A number of Representative Town Meeting members indicate they back a new roadmap for future development in downtown Westport as a planning group seeks to rally support for the project.
Since its formation in March by First Selectman Gordon Joseloff, the Downtown 2020 Committee has worked on developing strategies and initiatives to revitalize the town center. A new status report from the committee highlights goals such as creation of a "green necklace" of riverfront access, more open space and extending walking and bike paths in the town center; improving traffic flow and parking availability; support of both local and national retailers; greater evening use of the downtown, and supporting more "trans-generational" residential development.

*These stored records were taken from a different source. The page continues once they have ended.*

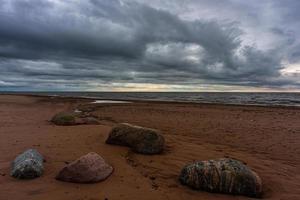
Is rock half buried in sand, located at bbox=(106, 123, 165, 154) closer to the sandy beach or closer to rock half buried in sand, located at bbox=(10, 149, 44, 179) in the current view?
the sandy beach

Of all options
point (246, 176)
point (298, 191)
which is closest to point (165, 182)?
point (246, 176)

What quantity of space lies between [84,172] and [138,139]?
10.1 ft

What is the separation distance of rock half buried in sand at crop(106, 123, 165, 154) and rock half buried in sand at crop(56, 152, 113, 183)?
249 cm

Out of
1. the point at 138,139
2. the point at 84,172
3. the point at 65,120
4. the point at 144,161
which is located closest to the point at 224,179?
the point at 144,161

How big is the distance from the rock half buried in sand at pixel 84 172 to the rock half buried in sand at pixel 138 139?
8.18 feet

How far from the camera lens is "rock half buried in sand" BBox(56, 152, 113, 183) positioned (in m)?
5.85

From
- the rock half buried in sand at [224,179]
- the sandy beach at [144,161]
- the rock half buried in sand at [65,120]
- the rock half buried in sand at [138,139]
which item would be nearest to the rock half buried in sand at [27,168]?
the sandy beach at [144,161]

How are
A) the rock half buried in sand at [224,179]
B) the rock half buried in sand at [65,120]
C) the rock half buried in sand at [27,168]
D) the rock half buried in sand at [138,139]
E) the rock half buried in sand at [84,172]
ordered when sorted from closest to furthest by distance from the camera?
the rock half buried in sand at [224,179] → the rock half buried in sand at [84,172] → the rock half buried in sand at [27,168] → the rock half buried in sand at [138,139] → the rock half buried in sand at [65,120]

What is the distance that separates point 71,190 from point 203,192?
2.89 metres

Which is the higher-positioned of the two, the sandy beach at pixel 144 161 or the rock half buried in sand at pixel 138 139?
the rock half buried in sand at pixel 138 139

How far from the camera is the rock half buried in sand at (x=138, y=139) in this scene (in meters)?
8.62

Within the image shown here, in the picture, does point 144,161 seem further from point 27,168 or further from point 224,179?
point 27,168

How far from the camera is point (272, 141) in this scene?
11.5 meters

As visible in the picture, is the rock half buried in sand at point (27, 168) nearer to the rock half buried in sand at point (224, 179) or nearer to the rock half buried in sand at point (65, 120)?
the rock half buried in sand at point (224, 179)
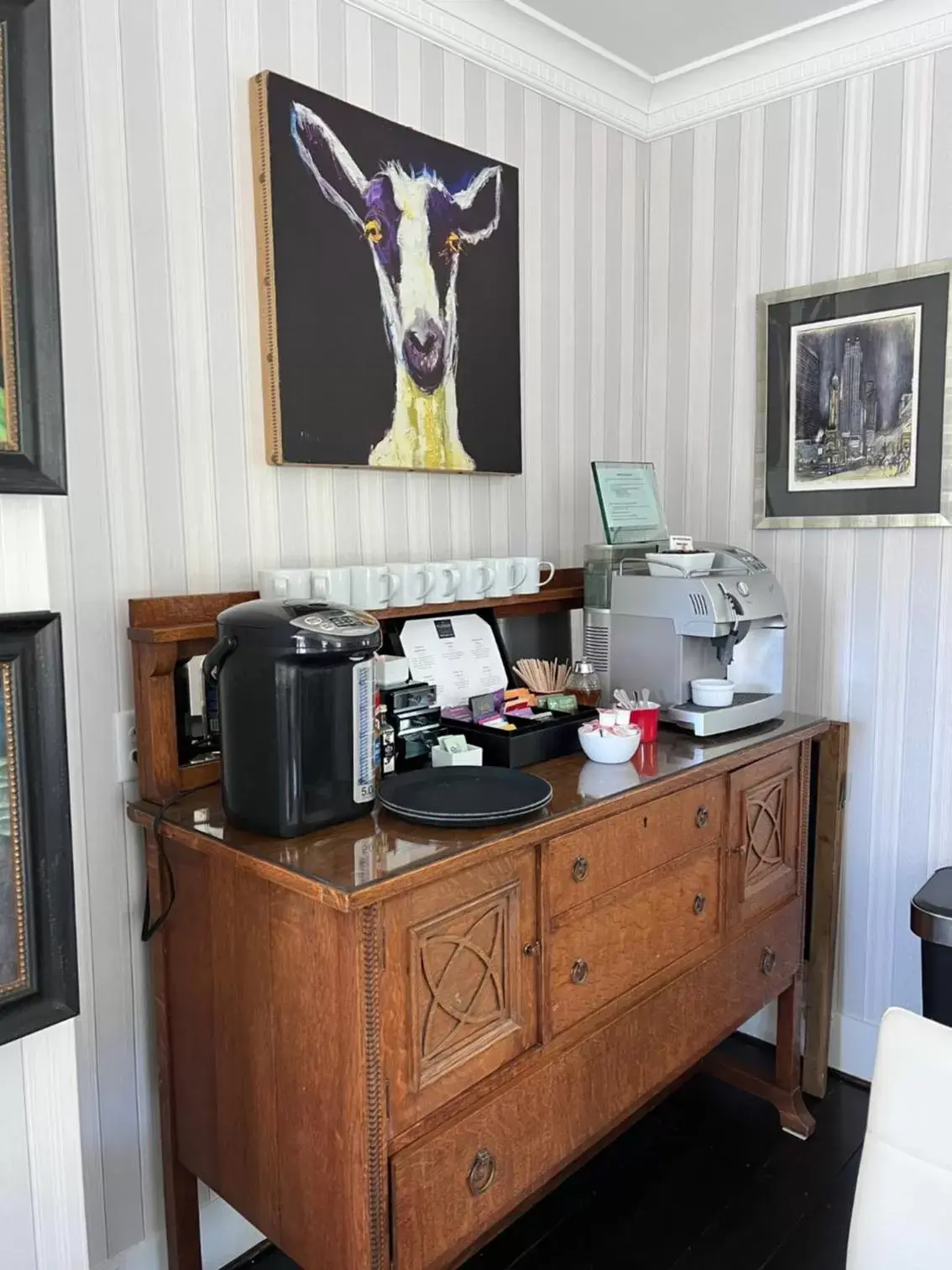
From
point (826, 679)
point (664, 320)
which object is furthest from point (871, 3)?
point (826, 679)

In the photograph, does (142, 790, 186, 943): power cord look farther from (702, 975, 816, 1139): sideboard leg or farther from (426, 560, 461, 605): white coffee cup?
(702, 975, 816, 1139): sideboard leg

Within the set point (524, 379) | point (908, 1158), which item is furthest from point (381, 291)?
point (908, 1158)

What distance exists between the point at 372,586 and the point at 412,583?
4.3 inches

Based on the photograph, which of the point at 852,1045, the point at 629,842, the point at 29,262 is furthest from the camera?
the point at 852,1045

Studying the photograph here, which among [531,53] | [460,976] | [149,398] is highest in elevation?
[531,53]

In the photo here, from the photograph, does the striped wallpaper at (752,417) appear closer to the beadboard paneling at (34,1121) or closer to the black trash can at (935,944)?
the black trash can at (935,944)

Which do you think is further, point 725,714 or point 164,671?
point 725,714

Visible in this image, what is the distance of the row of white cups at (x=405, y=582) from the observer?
170 cm

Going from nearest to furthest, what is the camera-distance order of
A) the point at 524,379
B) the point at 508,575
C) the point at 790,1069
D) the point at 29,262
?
the point at 29,262, the point at 508,575, the point at 790,1069, the point at 524,379

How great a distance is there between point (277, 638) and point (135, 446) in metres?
0.51

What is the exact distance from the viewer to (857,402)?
7.51 ft

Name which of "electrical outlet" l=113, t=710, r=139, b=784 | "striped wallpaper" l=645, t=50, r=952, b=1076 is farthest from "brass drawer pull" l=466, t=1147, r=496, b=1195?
"striped wallpaper" l=645, t=50, r=952, b=1076

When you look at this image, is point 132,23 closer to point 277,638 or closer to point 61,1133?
point 277,638

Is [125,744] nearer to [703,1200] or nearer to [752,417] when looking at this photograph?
[703,1200]
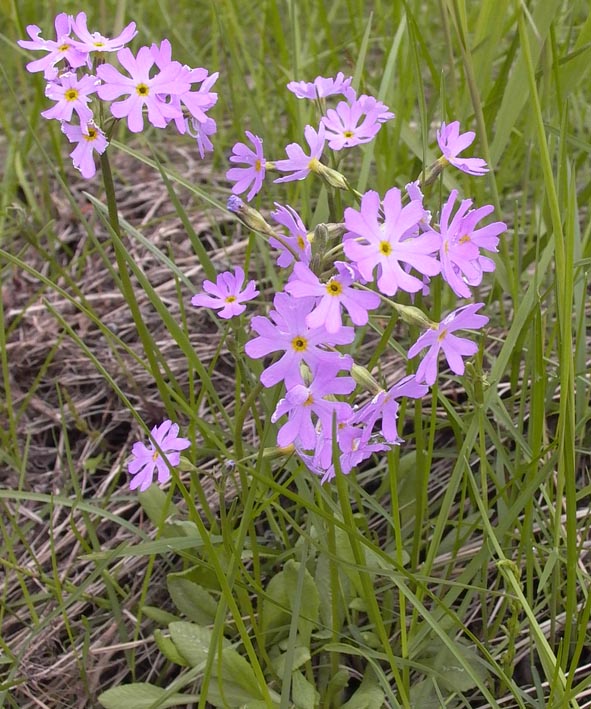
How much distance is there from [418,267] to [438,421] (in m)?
0.99

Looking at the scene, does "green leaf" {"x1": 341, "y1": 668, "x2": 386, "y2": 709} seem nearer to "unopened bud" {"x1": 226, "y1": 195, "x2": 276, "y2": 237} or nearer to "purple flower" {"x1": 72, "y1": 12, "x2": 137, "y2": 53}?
"unopened bud" {"x1": 226, "y1": 195, "x2": 276, "y2": 237}

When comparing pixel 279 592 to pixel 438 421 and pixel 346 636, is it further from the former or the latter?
pixel 438 421

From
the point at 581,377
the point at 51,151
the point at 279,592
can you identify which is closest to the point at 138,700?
the point at 279,592

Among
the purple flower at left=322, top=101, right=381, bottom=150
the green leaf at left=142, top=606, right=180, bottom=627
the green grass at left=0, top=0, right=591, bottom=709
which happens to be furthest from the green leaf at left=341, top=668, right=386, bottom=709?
the purple flower at left=322, top=101, right=381, bottom=150

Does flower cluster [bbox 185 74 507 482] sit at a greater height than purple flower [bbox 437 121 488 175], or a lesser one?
lesser

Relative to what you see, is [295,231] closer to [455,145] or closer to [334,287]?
[334,287]

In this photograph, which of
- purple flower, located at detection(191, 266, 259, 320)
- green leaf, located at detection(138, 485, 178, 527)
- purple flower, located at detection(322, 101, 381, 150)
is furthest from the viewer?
green leaf, located at detection(138, 485, 178, 527)

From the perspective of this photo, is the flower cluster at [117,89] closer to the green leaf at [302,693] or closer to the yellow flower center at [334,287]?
the yellow flower center at [334,287]

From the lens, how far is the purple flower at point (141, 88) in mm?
1451

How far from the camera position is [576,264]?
167cm

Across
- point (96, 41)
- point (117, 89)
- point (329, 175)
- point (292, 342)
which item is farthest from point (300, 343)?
point (96, 41)

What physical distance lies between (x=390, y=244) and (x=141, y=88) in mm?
579

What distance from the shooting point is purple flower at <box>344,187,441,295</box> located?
45.7 inches

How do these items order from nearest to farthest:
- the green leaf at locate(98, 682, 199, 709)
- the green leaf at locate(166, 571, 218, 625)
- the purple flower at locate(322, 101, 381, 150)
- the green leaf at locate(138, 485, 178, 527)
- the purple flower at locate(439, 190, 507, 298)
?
1. the purple flower at locate(439, 190, 507, 298)
2. the purple flower at locate(322, 101, 381, 150)
3. the green leaf at locate(98, 682, 199, 709)
4. the green leaf at locate(166, 571, 218, 625)
5. the green leaf at locate(138, 485, 178, 527)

"It's not that we're trying to re-invent the wheel, but we're trying to confirm what we really believe and figure out how to get it implemented," said Lou Gagliano, Downtown 2020's chairman, during an RTM Long Range Planning Committee meeting on Thursday. "We believe that the process needs to move forward in an aggressive way without preconceived notions about what is to be done."
Creating a "master plan of development and implementation" for downtown Westport is a top objective for Downtown 2020. Gagliano has argued in recent weeks that a downtown master plan would act as a crucial tool for fostering coherent future development, with the center area poised for dramatic changes during the next decade. He highlighted four major downtown projects: the redevelopment of National Hall on the west bank of the Saugatuck River, Bedford Square Associates' planned redevelopment of the current site of the Westport Weston Family Y into a mixed-use complex, the prospective renovation and expansion of the Westport Public Library and a new movie theater planned next to the Tavern on Main restaurant on Main Street.
"These projects will change the footprint of four significant pieces of property in our downtown area," Gagliano said. "To let those projects migrate without an overall master plan of development that really defines how they get integrated better ... in my view would be a mistake."
Gagliano also described Baron's South, the 23-acre site of the Westport Center for Senior Activities and the prospective location of a senior residential complex proposed by Joseloff, as an important downtown property.
A downtown master plan would need approval by the RTM and the Planning and Zoning Commission, according to Gagliano. Downtown 2020 hopes to complete the master plan sometime in 2013, he said.
Several Long Range Planning Committee members on Thursday appeared receptive to creating a downtown master plan.
"Looking at all the changes that are taking place -- the Bedford Square [plan], National Hall, the library -- it's like there's a moving train," said Velma Heller, a representative from District 9, which includes the downtown. "The idea of coordinating is a big deal."
To help them write the master plan, Downtown Committee 2020 members hope to recruit an outside consultant. Including that hire, producing a master plan for downtown Westport would cost approximately $150,000, according to Gagliano. During the meeting, Gagliano initially proposed 50 percent private funding and 50 percent town money to fund the master plan project. In response, John McCarthy, another RTM member from District 9, indicated he would consider supporting full town funding for a downtown master plan.
"One hundred and fifty thousand dollars -- it's not a lot of money in the grand scheme of things," he said. "If we are going to spend $50,000, let's spend $150,000 and do it right. I think this is a really important point."
"There needs to be some form of oversight forward on that plan," he said. "The money maybe should be all town money because we certainly don't want foxes redesigning the henhouse."
In addition to the RTM and the P&Z, Downtown 2020 members hope to rally the support of other important downtown stakeholders.
Francis "Randy" Henkels, the chairman of the town's Historic District Commission, also expressed his support Thursday for Downtown 2020's objectives. HDC members are seeking other town officials and residents' support for their own downtown initiative -- the proposed creation of a "village district" to preserve historically significant parts of the town center.
"I see our effort as very complimentary to this kind of master plan," Henkels said. "What we would be doing is, as I see it, identifying the qualities of the downtown that we all collectively value and want to preserve in any future planning efforts."
Gagliano added that a master plan could also help to catalyze encourage continued economic growth in the downtown and benefit homeowners as well.
"I believe that smart development that doesn't overbuild," he said, "that doesn't go up and out, that doesn't dump radial traffic in our residential neighborhoods and reconciles the issue of when is enough, enough, will lead to higher commercial taxes and lower residential rates."